So something a little out of the ordinary is going to happen on the site today. Because it just so happened that I experienced two pieces of media in the last two weeks that were incredibly similar, even being identical in some aspects. I didn’t plan on it, but it just worked out that I was finishing the terrific book Ladies and Gentlemen, the Bronx is Burning at the same time that my wife and I were watching the new Netflix series the Get down. It wasn’t intentional, but both works hope to examine what the city of New York was like during the summer of 1977, looking at changing culture and music, the strife in the Bronx, the great New York blackout, and the political strife going on at the time. And they actually made pretty great companion pieces to one another. They obviously aren’t the sae story or anything, but they both take place in the same time period and world, and really complimented each other in a great way, which is leading me to discuss both of them at the same time. I thought about writing one article examining them together, but that felt like a bit of a disservice to the two works, so I’m splitting them up and just making this Sunday a bit of a theme-day. So let’s learn about how insane 1977 was for the Big Apple.
Ladies and Gentlemen, the Bronx is Burning is a history book, not a novel, that tries to give an accurate feeling of what life was like at the time. And it does so without landing on any central premise. I suppose it’s favorite topic is that of the New York Yankees and the run-up to their inevitable World Series win, but it does give equal measure to several different aspects of the city. We learn about the Yankees, and the internal struggle between Reggie Jackson, owner George Steinbrenner, and manager Billy Martin. We hear about the contentious mayoral race and the in-fighting between the slew of Democratic nominees such as Ed Koch, Bela Abzug, Mario Cuomo, and incumbent Abraham Beame. We also peaked in on the changing musical tides of the city, investigating the rise of disco and clubs such as Studio 54 while also juxtaposing the rise of the punk movement at CBGB’s. We hear about the city’s financial woes as it begins spiraling deeper and deeper into a fiscal depression that the federal government seems insistent on ignoring. We get the facts of the infamous Son of Sam serial killer who was targeting women with long brown hair throughout the boroughs, starting off an insane man-hunt through the entire city. There’s the tale of Rupert Murdoch coming to the city, buying the New York Post and forever changing journalism in America from a dignified profession to a sensationalist tabloid culture that was craving to find the bottom of the barrel. And of course, at the heart of the book, is the great blackout, which helped tear the already fractured city apart with a night of looting and chaos. Really the only thing the book didn’t talk about what the blackout’s role in the formation of hip hop, but that’s essentially what the Get Down is all about, so we’ll get to that later today.
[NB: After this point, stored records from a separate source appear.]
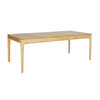 Thumbnail image of Romana Large Extending Dining Table CM Oak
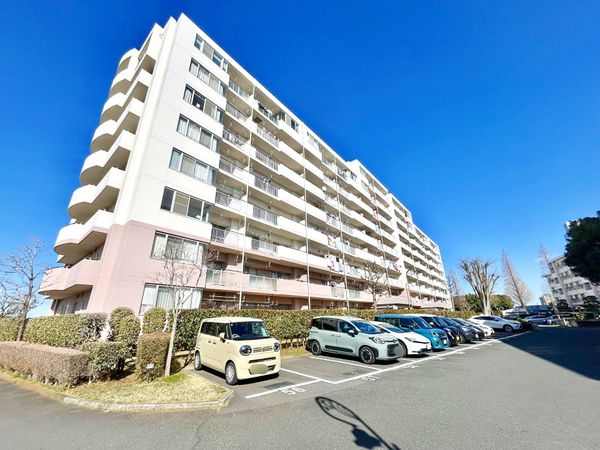 フローラルシティ西の原一丁目 第1号棟 駐車場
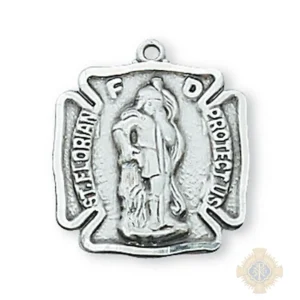 Sterling Silver Pendant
New York is a pretty mythic city in America. Hell, probably in the whole world. We hear about it as this magical fairyland where anything is possible. And yet, when you watch movies from the 70s, particularly the films from the New Hollywood movie the general feeling you get from the city is one of defeat. The streets a dirty, the buildings are crumbling, the subways are covered in graffiti, and the people all looked depressed. It was a bleak time. And I guess I never realized just how dark 1977 was. It’s kind of insane when you look at that list up there. There was a lot of immensely important, culture-changing events all happening to the city in that one summer. It’s monumental. I can’t imagine that it isn’t considered one of the most important years in the cities history, and one that forever shaped the path that the city would go down. And author Jonathan Mahler does the impossible and tells all of those stories with equal interest. You wouldn’t think that a book could juggle the stories of David Berkowitz with Reggie Jackson and make them both see to fit the same narrative. But he does. I’ve made it pretty clear on my Lifetime of Simpsons articles that baseball is one subject that usually can bore me to tears, but he even made the drama the Yankees were feeling interesting. If you have any interest in New York or the 70s in general, I highly recommend picking this books up. It’s a fascinaintg read that somehow manages to keep all the various plates spinning, and really served as a tremendous companion to the Get Down.